(Part of a data file)
** start **
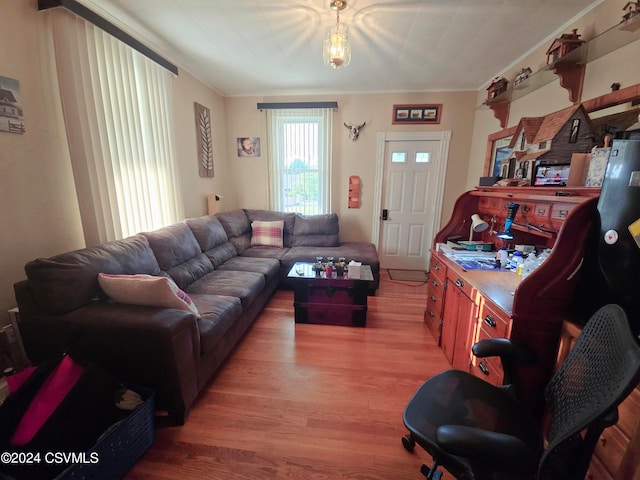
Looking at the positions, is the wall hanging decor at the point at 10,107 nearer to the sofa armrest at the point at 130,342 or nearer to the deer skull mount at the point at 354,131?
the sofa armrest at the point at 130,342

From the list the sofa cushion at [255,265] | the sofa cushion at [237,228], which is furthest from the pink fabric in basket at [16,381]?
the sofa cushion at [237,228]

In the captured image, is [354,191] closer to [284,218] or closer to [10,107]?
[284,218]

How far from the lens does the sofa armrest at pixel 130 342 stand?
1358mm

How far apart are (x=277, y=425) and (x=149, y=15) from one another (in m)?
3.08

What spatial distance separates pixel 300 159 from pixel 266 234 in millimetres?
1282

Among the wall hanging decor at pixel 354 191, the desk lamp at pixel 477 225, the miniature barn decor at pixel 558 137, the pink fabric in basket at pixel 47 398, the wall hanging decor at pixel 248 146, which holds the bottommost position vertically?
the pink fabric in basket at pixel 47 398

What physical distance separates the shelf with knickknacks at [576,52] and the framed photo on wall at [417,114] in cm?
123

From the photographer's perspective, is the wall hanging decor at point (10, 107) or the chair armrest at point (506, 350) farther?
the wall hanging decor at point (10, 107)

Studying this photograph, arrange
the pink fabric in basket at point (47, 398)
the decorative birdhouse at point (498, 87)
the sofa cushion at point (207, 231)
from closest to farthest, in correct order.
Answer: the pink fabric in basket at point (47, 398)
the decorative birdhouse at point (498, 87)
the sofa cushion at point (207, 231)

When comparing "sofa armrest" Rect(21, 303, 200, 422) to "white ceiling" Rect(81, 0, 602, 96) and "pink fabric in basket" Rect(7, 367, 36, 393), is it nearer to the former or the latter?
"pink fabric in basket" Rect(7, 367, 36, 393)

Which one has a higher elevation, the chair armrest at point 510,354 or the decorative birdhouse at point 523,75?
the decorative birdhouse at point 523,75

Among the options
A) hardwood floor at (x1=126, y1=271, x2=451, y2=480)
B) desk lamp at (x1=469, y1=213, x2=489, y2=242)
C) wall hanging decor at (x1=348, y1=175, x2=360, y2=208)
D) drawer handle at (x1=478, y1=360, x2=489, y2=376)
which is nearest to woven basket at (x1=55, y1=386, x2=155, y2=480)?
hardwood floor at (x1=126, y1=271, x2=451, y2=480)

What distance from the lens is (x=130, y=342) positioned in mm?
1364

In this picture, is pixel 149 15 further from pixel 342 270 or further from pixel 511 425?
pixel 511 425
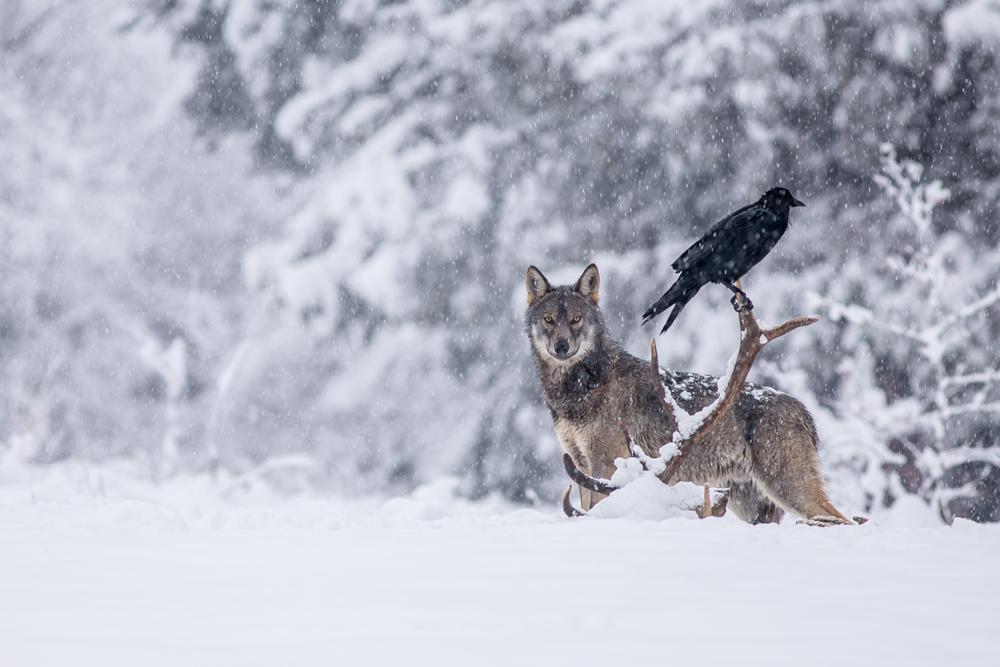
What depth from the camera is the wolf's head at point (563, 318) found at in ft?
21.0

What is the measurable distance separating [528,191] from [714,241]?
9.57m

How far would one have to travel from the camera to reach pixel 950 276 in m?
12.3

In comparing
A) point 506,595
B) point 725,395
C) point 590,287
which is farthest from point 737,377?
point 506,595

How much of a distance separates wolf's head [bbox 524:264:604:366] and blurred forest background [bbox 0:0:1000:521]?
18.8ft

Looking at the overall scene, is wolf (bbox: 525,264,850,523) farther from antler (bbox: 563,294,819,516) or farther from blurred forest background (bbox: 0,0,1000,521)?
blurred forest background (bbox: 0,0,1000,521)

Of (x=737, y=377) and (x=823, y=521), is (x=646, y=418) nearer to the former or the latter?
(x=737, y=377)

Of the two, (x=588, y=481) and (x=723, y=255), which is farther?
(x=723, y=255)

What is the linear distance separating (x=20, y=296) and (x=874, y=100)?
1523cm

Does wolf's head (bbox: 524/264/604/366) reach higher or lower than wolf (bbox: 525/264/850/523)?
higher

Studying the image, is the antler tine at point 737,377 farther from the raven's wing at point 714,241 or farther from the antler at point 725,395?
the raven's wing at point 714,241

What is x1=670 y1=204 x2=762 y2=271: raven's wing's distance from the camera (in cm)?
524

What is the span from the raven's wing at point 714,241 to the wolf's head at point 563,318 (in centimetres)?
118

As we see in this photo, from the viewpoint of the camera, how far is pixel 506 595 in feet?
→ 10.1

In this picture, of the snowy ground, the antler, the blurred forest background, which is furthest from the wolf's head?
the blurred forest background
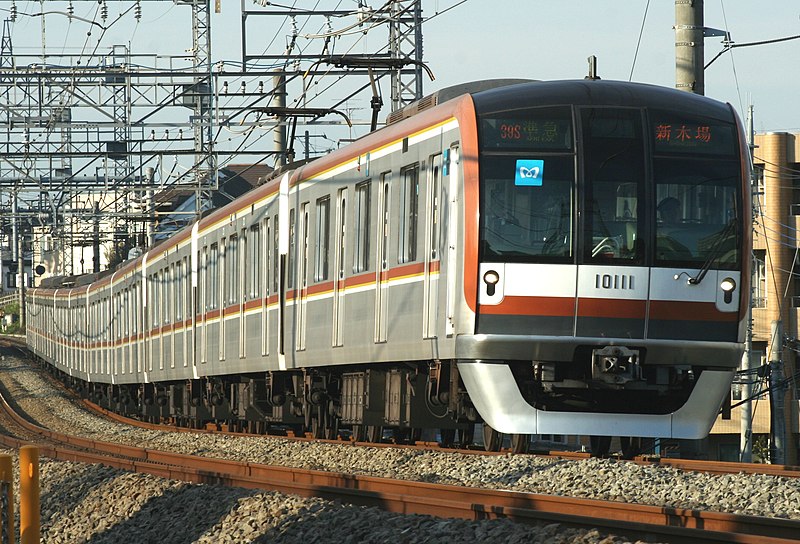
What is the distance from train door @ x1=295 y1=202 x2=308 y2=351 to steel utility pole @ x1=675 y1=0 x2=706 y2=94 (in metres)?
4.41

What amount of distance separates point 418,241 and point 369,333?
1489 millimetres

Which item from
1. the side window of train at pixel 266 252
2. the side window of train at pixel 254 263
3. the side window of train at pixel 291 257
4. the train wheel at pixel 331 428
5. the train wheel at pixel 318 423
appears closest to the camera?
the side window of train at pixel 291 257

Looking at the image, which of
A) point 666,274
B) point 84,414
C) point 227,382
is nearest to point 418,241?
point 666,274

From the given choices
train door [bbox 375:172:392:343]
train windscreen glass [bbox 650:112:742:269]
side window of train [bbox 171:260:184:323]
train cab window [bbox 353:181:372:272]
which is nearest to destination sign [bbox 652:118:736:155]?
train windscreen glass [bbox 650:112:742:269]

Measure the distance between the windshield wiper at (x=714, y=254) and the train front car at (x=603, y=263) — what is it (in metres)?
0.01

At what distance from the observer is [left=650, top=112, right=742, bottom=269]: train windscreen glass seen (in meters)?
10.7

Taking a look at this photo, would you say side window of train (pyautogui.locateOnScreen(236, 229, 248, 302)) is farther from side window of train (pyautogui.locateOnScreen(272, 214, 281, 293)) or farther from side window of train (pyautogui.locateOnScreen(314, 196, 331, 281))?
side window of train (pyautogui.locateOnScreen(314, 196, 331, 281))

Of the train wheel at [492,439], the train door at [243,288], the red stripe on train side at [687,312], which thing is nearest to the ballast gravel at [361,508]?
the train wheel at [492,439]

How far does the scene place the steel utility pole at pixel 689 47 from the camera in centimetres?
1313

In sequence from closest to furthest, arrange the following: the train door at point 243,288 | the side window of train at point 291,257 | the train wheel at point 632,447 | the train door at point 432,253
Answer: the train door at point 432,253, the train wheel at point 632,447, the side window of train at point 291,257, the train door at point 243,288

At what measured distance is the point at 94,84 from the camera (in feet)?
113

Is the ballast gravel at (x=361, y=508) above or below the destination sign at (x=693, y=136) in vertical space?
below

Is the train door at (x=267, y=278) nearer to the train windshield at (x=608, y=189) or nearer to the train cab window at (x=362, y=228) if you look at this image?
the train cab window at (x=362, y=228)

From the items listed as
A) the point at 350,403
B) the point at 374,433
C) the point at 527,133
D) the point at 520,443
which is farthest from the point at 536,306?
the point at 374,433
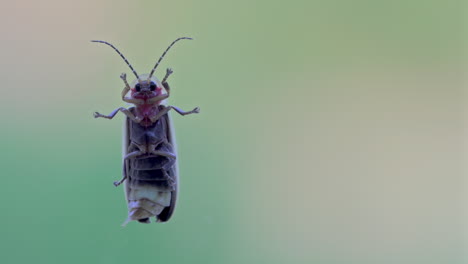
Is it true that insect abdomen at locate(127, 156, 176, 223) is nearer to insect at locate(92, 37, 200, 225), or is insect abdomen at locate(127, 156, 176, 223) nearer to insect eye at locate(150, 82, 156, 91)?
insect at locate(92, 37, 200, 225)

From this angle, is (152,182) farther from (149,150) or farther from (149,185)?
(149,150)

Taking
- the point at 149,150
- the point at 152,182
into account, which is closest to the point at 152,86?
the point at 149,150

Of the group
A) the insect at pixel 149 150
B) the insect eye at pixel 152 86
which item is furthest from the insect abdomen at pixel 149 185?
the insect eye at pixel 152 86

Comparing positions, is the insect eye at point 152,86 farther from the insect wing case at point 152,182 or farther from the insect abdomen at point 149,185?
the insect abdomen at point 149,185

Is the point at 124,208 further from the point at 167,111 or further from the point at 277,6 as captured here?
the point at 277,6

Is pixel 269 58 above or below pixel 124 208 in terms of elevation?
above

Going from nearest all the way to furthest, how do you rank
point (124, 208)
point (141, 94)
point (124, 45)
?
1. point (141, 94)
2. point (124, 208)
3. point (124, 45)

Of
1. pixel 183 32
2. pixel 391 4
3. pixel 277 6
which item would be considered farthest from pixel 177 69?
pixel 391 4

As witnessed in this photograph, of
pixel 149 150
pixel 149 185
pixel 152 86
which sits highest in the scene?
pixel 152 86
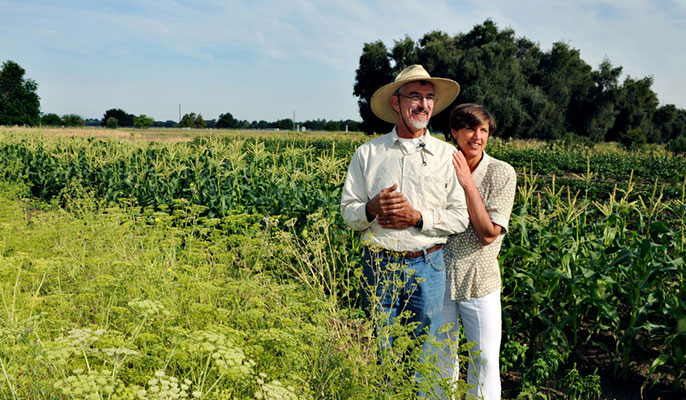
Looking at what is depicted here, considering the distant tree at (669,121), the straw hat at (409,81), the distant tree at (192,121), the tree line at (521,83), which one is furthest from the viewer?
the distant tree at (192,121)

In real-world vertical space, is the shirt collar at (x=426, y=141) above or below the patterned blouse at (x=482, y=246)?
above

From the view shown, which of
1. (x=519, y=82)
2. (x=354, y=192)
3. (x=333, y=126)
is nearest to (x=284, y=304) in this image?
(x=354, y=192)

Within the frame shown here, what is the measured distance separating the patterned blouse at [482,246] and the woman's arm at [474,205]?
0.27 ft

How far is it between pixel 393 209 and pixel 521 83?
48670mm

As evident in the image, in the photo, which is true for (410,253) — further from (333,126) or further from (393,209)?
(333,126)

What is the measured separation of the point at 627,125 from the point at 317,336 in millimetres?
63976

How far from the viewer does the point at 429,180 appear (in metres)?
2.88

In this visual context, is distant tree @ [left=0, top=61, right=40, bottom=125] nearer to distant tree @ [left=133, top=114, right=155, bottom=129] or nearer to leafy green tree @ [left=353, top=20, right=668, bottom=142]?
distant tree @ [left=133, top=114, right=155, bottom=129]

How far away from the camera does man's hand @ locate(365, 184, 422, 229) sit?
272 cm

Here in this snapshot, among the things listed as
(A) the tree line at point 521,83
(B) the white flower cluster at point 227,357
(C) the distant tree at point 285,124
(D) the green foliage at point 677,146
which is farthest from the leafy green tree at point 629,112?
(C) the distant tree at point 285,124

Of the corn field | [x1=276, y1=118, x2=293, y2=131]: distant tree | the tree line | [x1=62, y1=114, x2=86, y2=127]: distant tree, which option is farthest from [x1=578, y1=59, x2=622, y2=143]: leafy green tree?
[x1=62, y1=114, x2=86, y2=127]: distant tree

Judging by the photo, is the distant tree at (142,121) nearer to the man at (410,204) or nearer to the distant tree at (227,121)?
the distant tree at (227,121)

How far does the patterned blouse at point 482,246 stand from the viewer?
** end **
### [Exercise task]
Take every line from the one containing "How far from the viewer" to the end of the listing and output it exactly, with nothing else.

### [Answer for this exercise]
How far from the viewer does the point at 429,180 appear (in metres)?
2.88

In this visual context, is distant tree @ [left=0, top=61, right=40, bottom=125] nearer to distant tree @ [left=133, top=114, right=155, bottom=129] or nearer to leafy green tree @ [left=353, top=20, right=668, bottom=142]?
distant tree @ [left=133, top=114, right=155, bottom=129]

How far away from the camera does man's hand @ locate(365, 184, 422, 229) sit?
272 cm

Here in this snapshot, among the things listed as
(A) the tree line at point 521,83
(B) the white flower cluster at point 227,357
(C) the distant tree at point 285,124
(D) the green foliage at point 677,146
which is farthest from the leafy green tree at point 629,112?
(C) the distant tree at point 285,124

Of the corn field | [x1=276, y1=118, x2=293, y2=131]: distant tree | the tree line | [x1=62, y1=114, x2=86, y2=127]: distant tree, which option is farthest from [x1=578, y1=59, x2=622, y2=143]: leafy green tree?
[x1=62, y1=114, x2=86, y2=127]: distant tree

Judging by the photo, is the distant tree at (142,121) nearer to the man at (410,204) or nearer to the distant tree at (227,121)?
the distant tree at (227,121)

How far does the patterned blouse at point 482,246 stand from the viewer?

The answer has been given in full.